## Source passage
----------
Claim Interpretation
The following is a quotation of 35 U.S.C. 112(f):
(f) Element in Claim for a Combination. – An element in a claim for a combination may be expressed as a means or step for performing a specified function without the recital of structure, material, or acts in support thereof, and such claim shall be construed to cover the corresponding structure, material, or acts described in the specification and equivalents thereof. 

The following is a quotation of pre-AIA  35 U.S.C. 112, sixth paragraph:
An element in a claim for a combination may be expressed as a means or step for performing a specified function without the recital of structure, material, or acts in support thereof, and such claim shall be construed to cover the corresponding structure, material, or acts described in the specification and equivalents thereof.


As explained in MPEP § 2181, subsection I, claim limitations that meet the following three-prong test will be interpreted under 35 U.S.C. 112(f) or pre-AIA  35 U.S.C. 112, sixth paragraph:
(A)	the claim limitation uses the term “means” or “step” or a term used as a substitute for “means” that is a generic placeholder (also called a nonce term or a non-structural term having no specific structural meaning) for performing the claimed function; 
(B)	the term “means” or “step” or the generic placeholder is modified by functional language, typically, but not always linked by the transition word “for” (e.g., “means for”) or another linking word or phrase, such as “configured to” or “so that”; and 
(C)	the term “means” or “step” or the generic placeholder is not modified by sufficient structure, material, or acts for performing the claimed function.
----------
## Source material

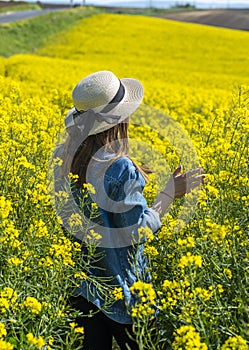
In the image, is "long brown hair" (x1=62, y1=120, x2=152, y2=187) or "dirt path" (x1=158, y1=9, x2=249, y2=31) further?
"dirt path" (x1=158, y1=9, x2=249, y2=31)

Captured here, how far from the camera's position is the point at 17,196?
----------
## Exercise task 1
Transcribe the part of the claim interpretation passage that opens with the words containing "As explained in" and closes with "the claimed function.".
## Exercise task 2
Go on with the claim interpretation passage about 35 U.S.C. 112(f), starting after its last sentence.

## Task answer 1
As explained in MPEP § 2181, subsection I, claim limitations that meet the following three-prong test will be interpreted under 35 U.S.C. 112(f) or pre-AIA  35 U.S.C. 112, sixth paragraph:
(A)	the claim limitation uses the term “means” or “step” or a term used as a substitute for “means” that is a generic placeholder (also called a nonce term or a non-structural term having no specific structural meaning) for performing the claimed function; 
(B)	the term “means” or “step” or the generic placeholder is modified by functional language, typically, but not always linked by the transition word “for” (e.g., “means for”) or another linking word or phrase, such as “configured to” or “so that”; and 
(C)	the term “means” or “step” or the generic placeholder is not modified by sufficient structure, material, or acts for performing the claimed function.

## Task answer 2
Use of the word “means” (or “step”) in a claim with functional language creates a rebuttable presumption that the claim limitation is to be treated in accordance with 35 U.S.C. 112(f) or pre-AIA  35 U.S.C. 112, sixth paragraph. The presumption that the claim limitation is interpreted under 35 U.S.C. 112(f) or pre-AIA  35 U.S.C. 112, sixth paragraph, is rebutted when the claim limitation recites sufficient structure, material, or acts to entirely perform the recited function. 

Claim limitations in this application that use the word “means” (or “step”) are being interpreted under 35 U.S.C. 112(f) or pre-AIA  35 U.S.C. 112, sixth paragraph, except as otherwise indicated in an Office action. Conversely, claim limitations in this application that do not use the word “means” (or “step”) are not being interpreted under 35 U.S.C. 112(f) or pre-AIA  35 U.S.C. 112, sixth paragraph, except as otherwise indicated in an Office action.
This application includes one or more claim limitations that do not use the word “means,” but are nonetheless being interpreted under 35 U.S.C. 112(f) or pre-AIA  35 U.S.C. 112, sixth paragraph, because the claim limitation(s) uses a generic placeholder that is coupled with functional language without reciting sufficient structure to perform the recited function and the generic placeholder is not preceded by a structural modifier.  Such claim limitations are: “output control unit” in claims 1-18, “analyzer” in claim 18 and “voice output unit” in claim 19.
Because this/these claim limitation(s) is/are being interpreted under 35 U.S.C. 112(f) or pre-AIA  35 U.S.C. 112, sixth paragraph, it/they is/are being interpreted to cover the corresponding structure described in the specification as performing the claimed function, and equivalents thereof.


Claim Rejections - 35 USC § 102
The following is a quotation of the appropriate paragraphs of 35 U.S.C. 102 that form the basis for the rejections under this section made in this Office action:
A person shall be entitled to a patent unless –

(a)(1) the claimed invention was patented, described in a printed publication, or in public use, on sale, or otherwise available to the public before the effective filing date of the claimed invention.


Claims 1-8, 13-16 and 19-20 are rejected under 35 U.S.C. 102(a)(1) as being anticipated by Vilermo (US PG Pub 20150380054).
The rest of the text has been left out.